_TEXT SECTION_:
---------------

Skip to content
Login Contact

Custom Fields for editorial metadata extraction

Custom Fields lets you extract custom metadata from your articles during crawling and use it across Amplify, Recommender, and editorial workflows. You define what to capture, where to store it, and how it syncs. Extracted data automatically flows through your entire publishing stack.

Custom Fields configuration panel showing extraction rules and sync options|690x431

Define extraction rules using XPath or JSONPath syntax to target specific elements in your page HTML or LD+JSON structured data. You can extract values from meta tags, HTML attributes, text content, and application/ld+json blocks embedded in the page.

Choose whether to capture attribute values or text content, store data as custom properties, tags, or system metadata, and set conditions for when extraction should happen. You control how extracted data behaves with existing values: overwrite, fill only empty fields, or append.

If the information exists in your server-side rendered HTML, Custom Fields captures it automatically during crawling. No manual tagging needed.

Custom Fields works with static HTML content available at crawl time. It cannot extract values from the JavaScript DataLayer or any data that requires JS execution to be present on the page.

For more details on how Marfeel’s editorial crawler works and what metadata it extracts by default, see How does Marfeel extract the metadata from articles.

Custom Fields extends this system by letting you define your own extraction rules on top of the standard metadata detection, using the same XPath and JSONPath syntax to pinpoint exactly what you need.

---------------

_TASK DIRECTIONS_: Copy out the entire Custom Fields page word for word. Rely only on the Custom Fields page for everything here.

_LISTED RECORDS_:

---------------

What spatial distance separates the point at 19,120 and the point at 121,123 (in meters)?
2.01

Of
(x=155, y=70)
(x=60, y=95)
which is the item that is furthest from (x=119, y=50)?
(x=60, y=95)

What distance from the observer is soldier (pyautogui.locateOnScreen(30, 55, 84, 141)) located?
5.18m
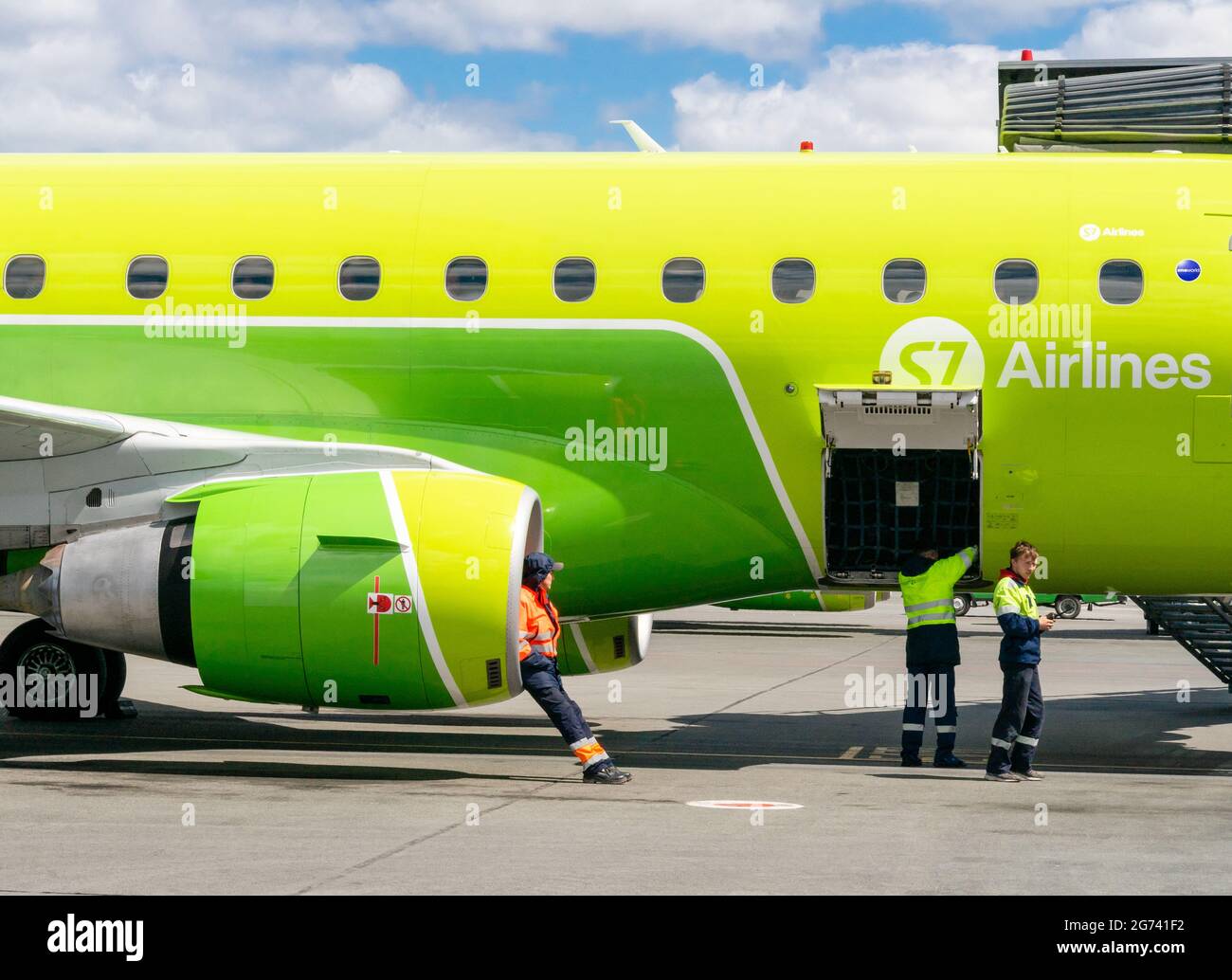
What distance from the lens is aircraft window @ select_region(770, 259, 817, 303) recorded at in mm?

---------------

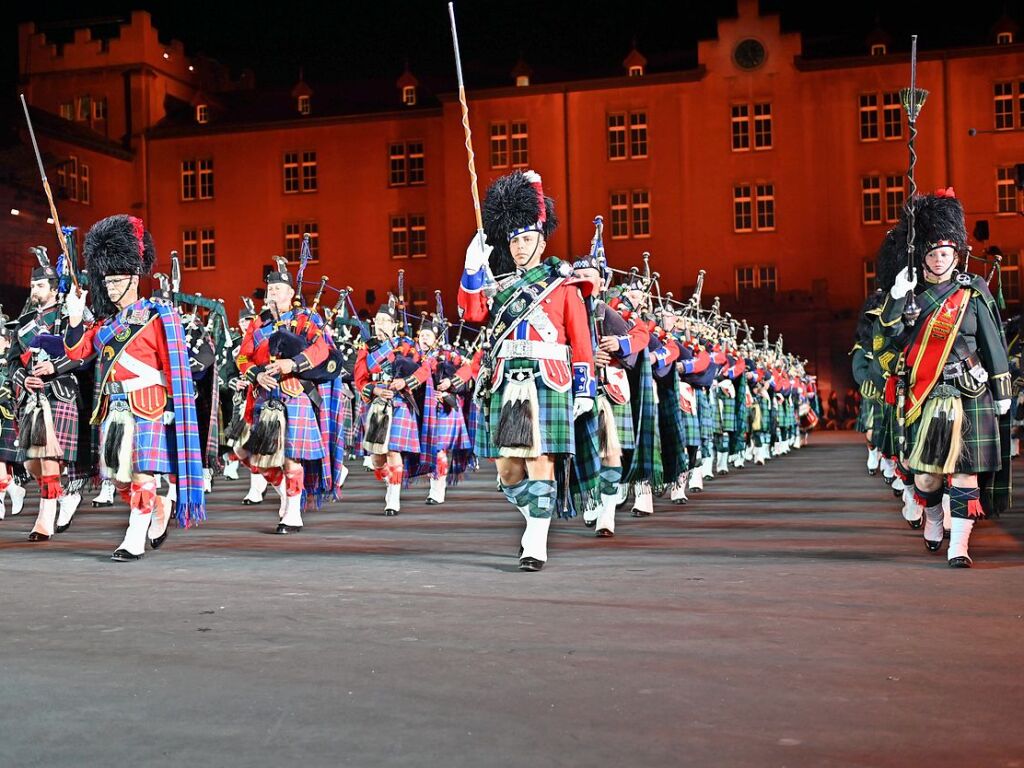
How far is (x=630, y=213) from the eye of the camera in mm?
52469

---------------

_EXERCISE RESPONSE_:
Skip to content
Login Contact

Custom Fields for editorial metadata extraction

Custom Fields lets you extract custom metadata from your articles during crawling and use it across Amplify, Recommender, and editorial workflows. You define what to capture, where to store it, and how it syncs. Extracted data automatically flows through your entire publishing stack.

Custom Fields configuration panel showing extraction rules and sync options|690x431

Define extraction rules using XPath or JSONPath syntax to target specific elements in your page HTML or LD+JSON structured data. You can extract values from meta tags, HTML attributes, text content, and application/ld+json blocks embedded in the page.

Choose whether to capture attribute values or text content, store data as custom properties, tags, or system metadata, and set conditions for when extraction should happen. You control how extracted data behaves with existing values: overwrite, fill only empty fields, or append.

If the information exists in your server-side rendered HTML, Custom Fields captures it automatically during crawling. No manual tagging needed.

Custom Fields works with static HTML content available at crawl time. It cannot extract values from the JavaScript DataLayer or any data that requires JS execution to be present on the page.

For more details on how Marfeel’s editorial crawler works and what metadata it extracts by default, see How does Marfeel extract the metadata from articles.

Custom Fields extends this system by letting you define your own extraction rules on top of the standard metadata detection, using the same XPath and JSONPath syntax to pinpoint exactly what you need.